In recent months I’ve read a number of writers who are (or perhaps more accurately ‘were’ as four of them are dead!) walkers. Thoreau, John Clare, Nan Shepherd, Anthony Nanson, Robert McFarlane, John Powys. I’m looking for more, especially women writing about walking, so do please make suggestions if you have any.
Go back as little as fifty years and walking for transport was a good deal more normal. Read some of the older writers on walking and it’s obvious that while people walked when they had to, most would do no more than was necessary. These different walking authors have, in different times and places, walked because they had to for reasons of a different kind of necessity; because they felt a need to move in open spaces. Around them, neighbours were bemused by what they did, by this need to stretch legs beneath the sky.

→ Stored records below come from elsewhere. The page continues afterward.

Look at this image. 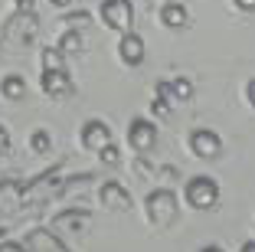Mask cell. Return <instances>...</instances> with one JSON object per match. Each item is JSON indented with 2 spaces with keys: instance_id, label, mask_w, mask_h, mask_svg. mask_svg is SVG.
Wrapping results in <instances>:
<instances>
[{
  "instance_id": "obj_1",
  "label": "cell",
  "mask_w": 255,
  "mask_h": 252,
  "mask_svg": "<svg viewBox=\"0 0 255 252\" xmlns=\"http://www.w3.org/2000/svg\"><path fill=\"white\" fill-rule=\"evenodd\" d=\"M187 203L193 210H213L219 203V184L213 177H206V174H200V177L187 180Z\"/></svg>"
},
{
  "instance_id": "obj_2",
  "label": "cell",
  "mask_w": 255,
  "mask_h": 252,
  "mask_svg": "<svg viewBox=\"0 0 255 252\" xmlns=\"http://www.w3.org/2000/svg\"><path fill=\"white\" fill-rule=\"evenodd\" d=\"M102 20H105L108 30L128 33L134 26V7H131V0H102Z\"/></svg>"
},
{
  "instance_id": "obj_3",
  "label": "cell",
  "mask_w": 255,
  "mask_h": 252,
  "mask_svg": "<svg viewBox=\"0 0 255 252\" xmlns=\"http://www.w3.org/2000/svg\"><path fill=\"white\" fill-rule=\"evenodd\" d=\"M147 216L154 226H167L177 216V197H173V190H150L147 193Z\"/></svg>"
},
{
  "instance_id": "obj_4",
  "label": "cell",
  "mask_w": 255,
  "mask_h": 252,
  "mask_svg": "<svg viewBox=\"0 0 255 252\" xmlns=\"http://www.w3.org/2000/svg\"><path fill=\"white\" fill-rule=\"evenodd\" d=\"M190 151L196 157H203V161H213L223 151V138L216 131H210V128H196V131H190Z\"/></svg>"
},
{
  "instance_id": "obj_5",
  "label": "cell",
  "mask_w": 255,
  "mask_h": 252,
  "mask_svg": "<svg viewBox=\"0 0 255 252\" xmlns=\"http://www.w3.org/2000/svg\"><path fill=\"white\" fill-rule=\"evenodd\" d=\"M154 141H157V128H154V121L134 118L131 125H128V144H131L137 154L150 151V148H154Z\"/></svg>"
},
{
  "instance_id": "obj_6",
  "label": "cell",
  "mask_w": 255,
  "mask_h": 252,
  "mask_svg": "<svg viewBox=\"0 0 255 252\" xmlns=\"http://www.w3.org/2000/svg\"><path fill=\"white\" fill-rule=\"evenodd\" d=\"M39 85H43V92L49 98H66V95H72V79H69L66 69H43Z\"/></svg>"
},
{
  "instance_id": "obj_7",
  "label": "cell",
  "mask_w": 255,
  "mask_h": 252,
  "mask_svg": "<svg viewBox=\"0 0 255 252\" xmlns=\"http://www.w3.org/2000/svg\"><path fill=\"white\" fill-rule=\"evenodd\" d=\"M115 138H112V128L105 125V121H85L82 125V144L89 151H102V148H108V144H112Z\"/></svg>"
},
{
  "instance_id": "obj_8",
  "label": "cell",
  "mask_w": 255,
  "mask_h": 252,
  "mask_svg": "<svg viewBox=\"0 0 255 252\" xmlns=\"http://www.w3.org/2000/svg\"><path fill=\"white\" fill-rule=\"evenodd\" d=\"M118 56L125 59V66H141L144 62V39L137 36V33H121L118 39Z\"/></svg>"
},
{
  "instance_id": "obj_9",
  "label": "cell",
  "mask_w": 255,
  "mask_h": 252,
  "mask_svg": "<svg viewBox=\"0 0 255 252\" xmlns=\"http://www.w3.org/2000/svg\"><path fill=\"white\" fill-rule=\"evenodd\" d=\"M98 197H102V203H105L108 210H118V213H128V210H131V197H128V190L121 184H115V180L102 184Z\"/></svg>"
},
{
  "instance_id": "obj_10",
  "label": "cell",
  "mask_w": 255,
  "mask_h": 252,
  "mask_svg": "<svg viewBox=\"0 0 255 252\" xmlns=\"http://www.w3.org/2000/svg\"><path fill=\"white\" fill-rule=\"evenodd\" d=\"M190 13L183 3H164V10H160V23L164 26H170V30H180V26H187Z\"/></svg>"
},
{
  "instance_id": "obj_11",
  "label": "cell",
  "mask_w": 255,
  "mask_h": 252,
  "mask_svg": "<svg viewBox=\"0 0 255 252\" xmlns=\"http://www.w3.org/2000/svg\"><path fill=\"white\" fill-rule=\"evenodd\" d=\"M0 95L10 98V102H20V98L26 95V82H23V75H3V79H0Z\"/></svg>"
},
{
  "instance_id": "obj_12",
  "label": "cell",
  "mask_w": 255,
  "mask_h": 252,
  "mask_svg": "<svg viewBox=\"0 0 255 252\" xmlns=\"http://www.w3.org/2000/svg\"><path fill=\"white\" fill-rule=\"evenodd\" d=\"M59 49H62V56L82 52V49H85V33H82V30H66V33L59 36Z\"/></svg>"
},
{
  "instance_id": "obj_13",
  "label": "cell",
  "mask_w": 255,
  "mask_h": 252,
  "mask_svg": "<svg viewBox=\"0 0 255 252\" xmlns=\"http://www.w3.org/2000/svg\"><path fill=\"white\" fill-rule=\"evenodd\" d=\"M49 148H53V134L46 131V128H36V131L30 134V151L33 154H46Z\"/></svg>"
},
{
  "instance_id": "obj_14",
  "label": "cell",
  "mask_w": 255,
  "mask_h": 252,
  "mask_svg": "<svg viewBox=\"0 0 255 252\" xmlns=\"http://www.w3.org/2000/svg\"><path fill=\"white\" fill-rule=\"evenodd\" d=\"M167 85H170V95H173V98H180V102H187V98H193V82H190V79H183V75H177V79H170Z\"/></svg>"
},
{
  "instance_id": "obj_15",
  "label": "cell",
  "mask_w": 255,
  "mask_h": 252,
  "mask_svg": "<svg viewBox=\"0 0 255 252\" xmlns=\"http://www.w3.org/2000/svg\"><path fill=\"white\" fill-rule=\"evenodd\" d=\"M43 69H66V56L59 46H46L43 49Z\"/></svg>"
},
{
  "instance_id": "obj_16",
  "label": "cell",
  "mask_w": 255,
  "mask_h": 252,
  "mask_svg": "<svg viewBox=\"0 0 255 252\" xmlns=\"http://www.w3.org/2000/svg\"><path fill=\"white\" fill-rule=\"evenodd\" d=\"M30 243H33V249H39V252H62V246H53L56 239L49 236V233H30Z\"/></svg>"
},
{
  "instance_id": "obj_17",
  "label": "cell",
  "mask_w": 255,
  "mask_h": 252,
  "mask_svg": "<svg viewBox=\"0 0 255 252\" xmlns=\"http://www.w3.org/2000/svg\"><path fill=\"white\" fill-rule=\"evenodd\" d=\"M82 23H92L89 10H72V13H66V16H62V26H66V30H79Z\"/></svg>"
},
{
  "instance_id": "obj_18",
  "label": "cell",
  "mask_w": 255,
  "mask_h": 252,
  "mask_svg": "<svg viewBox=\"0 0 255 252\" xmlns=\"http://www.w3.org/2000/svg\"><path fill=\"white\" fill-rule=\"evenodd\" d=\"M150 111H154L157 118H167V115H170V102H167V98H157V95H154V102H150Z\"/></svg>"
},
{
  "instance_id": "obj_19",
  "label": "cell",
  "mask_w": 255,
  "mask_h": 252,
  "mask_svg": "<svg viewBox=\"0 0 255 252\" xmlns=\"http://www.w3.org/2000/svg\"><path fill=\"white\" fill-rule=\"evenodd\" d=\"M98 157H102V164H118V148H115V141L98 151Z\"/></svg>"
},
{
  "instance_id": "obj_20",
  "label": "cell",
  "mask_w": 255,
  "mask_h": 252,
  "mask_svg": "<svg viewBox=\"0 0 255 252\" xmlns=\"http://www.w3.org/2000/svg\"><path fill=\"white\" fill-rule=\"evenodd\" d=\"M10 151H13V141H10V131L3 125H0V157L3 154H10Z\"/></svg>"
},
{
  "instance_id": "obj_21",
  "label": "cell",
  "mask_w": 255,
  "mask_h": 252,
  "mask_svg": "<svg viewBox=\"0 0 255 252\" xmlns=\"http://www.w3.org/2000/svg\"><path fill=\"white\" fill-rule=\"evenodd\" d=\"M33 3L36 0H16V13H33Z\"/></svg>"
},
{
  "instance_id": "obj_22",
  "label": "cell",
  "mask_w": 255,
  "mask_h": 252,
  "mask_svg": "<svg viewBox=\"0 0 255 252\" xmlns=\"http://www.w3.org/2000/svg\"><path fill=\"white\" fill-rule=\"evenodd\" d=\"M0 252H26V246H20V243H0Z\"/></svg>"
},
{
  "instance_id": "obj_23",
  "label": "cell",
  "mask_w": 255,
  "mask_h": 252,
  "mask_svg": "<svg viewBox=\"0 0 255 252\" xmlns=\"http://www.w3.org/2000/svg\"><path fill=\"white\" fill-rule=\"evenodd\" d=\"M246 98H249V105L255 108V79H249V82H246Z\"/></svg>"
},
{
  "instance_id": "obj_24",
  "label": "cell",
  "mask_w": 255,
  "mask_h": 252,
  "mask_svg": "<svg viewBox=\"0 0 255 252\" xmlns=\"http://www.w3.org/2000/svg\"><path fill=\"white\" fill-rule=\"evenodd\" d=\"M233 3H236V7H239V10H249V13H252V10H255V0H233Z\"/></svg>"
},
{
  "instance_id": "obj_25",
  "label": "cell",
  "mask_w": 255,
  "mask_h": 252,
  "mask_svg": "<svg viewBox=\"0 0 255 252\" xmlns=\"http://www.w3.org/2000/svg\"><path fill=\"white\" fill-rule=\"evenodd\" d=\"M49 3H53V7H62V10H66L69 3H72V0H49Z\"/></svg>"
},
{
  "instance_id": "obj_26",
  "label": "cell",
  "mask_w": 255,
  "mask_h": 252,
  "mask_svg": "<svg viewBox=\"0 0 255 252\" xmlns=\"http://www.w3.org/2000/svg\"><path fill=\"white\" fill-rule=\"evenodd\" d=\"M242 252H255V239H249V243H242Z\"/></svg>"
},
{
  "instance_id": "obj_27",
  "label": "cell",
  "mask_w": 255,
  "mask_h": 252,
  "mask_svg": "<svg viewBox=\"0 0 255 252\" xmlns=\"http://www.w3.org/2000/svg\"><path fill=\"white\" fill-rule=\"evenodd\" d=\"M200 252H223L219 246H206V249H200Z\"/></svg>"
}]
</instances>
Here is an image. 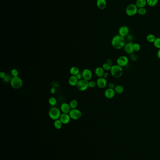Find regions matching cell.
<instances>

I am inclined to suspect that in settled human history, walking because you must has been the norm, while a calling to walk is something rare. As someone inclined to saunter, I find it hard to imagine why anyone wouldn’t choose to do that, but reading these authors it’s clear that the people around them do not share their passion. They are oddities. For a long time I’d harboured the idea that we were perhaps a few hundred years away from a time when people were joyfully out in the natural world, but my romantic fantasy is not supported by the available evidence. Walking as a hobby for the rich only came in the wake of the romantic poets and the idea of picturesque landscape, but I’d thought the poor walked.
My family in various branches, has produced walkers. Not just my parents and sibling, but my grandmother and great grandmother on my maternal side, while on my mother’s father’s side, the tradition of the Sunday walk was an important one. I don’t know much about my father’s people in that regard.
The rhythm of walking has an effect on the rhythm of thinking and the flow of thoughts. I don’t think it’s any accident that authors are drawn to walking (the list of walker authors I can think of is longer than the above, and has a lot of poets in it) and I know that walking creates an urge to crafting language, at least in me.